Proposal to transform former landfill site
The views of residents are now being sought on plans to transform a former Worthing landfill site into a job-creating high-tech business park.
Years of environmental work at what is now wasteland at Decoy Farm to the east of the borough to make it fit for development are now complete. Now the Council is looking to transform the land into business units to create more employment opportunities.
The proposal is for up to 18 modern units with car parking, covering the equivalent of approximately two football pitches, to be created which could be used for a variety of business uses.
Sitting next to Worthing’s household waste recycling centre, it is the last remaining large-scale brownfield potential employment space available in the borough.
The first phase of development at the site, which is close to East Worthing railway station and bordering Sompting, would see the construction of a new entrance on Dominion Way and an inner access road around the site to link Dominion Way to Deacon Way.
But now Worthing Borough Council wants to hear from the public on the scheme before going further with plans.
Worthing Borough Council on Decoy Farm plans
Worthing Borough Council’s Cabinet Member for Regeneration, Cllr Martin McCabe, said, “Decoy Farm has been an eyesore for many years. After intensive work to return the site to use we now have an opportunity to create more employment opportunities for our community and bring this area back to life.

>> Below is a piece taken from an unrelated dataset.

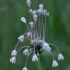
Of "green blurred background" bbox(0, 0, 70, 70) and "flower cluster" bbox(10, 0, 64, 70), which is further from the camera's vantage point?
"green blurred background" bbox(0, 0, 70, 70)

However in the spirit of this Council and our Big Listen philosophy we want to be sure we are hearing what the community thinks first and I urge as many people as possible to take part in the consultation we are running on the proposals.”
A new website has been built to give full details of the plans and a feedback form to allow people to give their views. Hard copies of the form can be obtained at Worthing Town Hall.
The Council secured almost £5m of government funding to clear the seven hectare site before it was ready to be developed. Hundreds of snakes, lizards, mice and voles were even relocated to other wildlife havens in the borough to prepare the way for the proposals.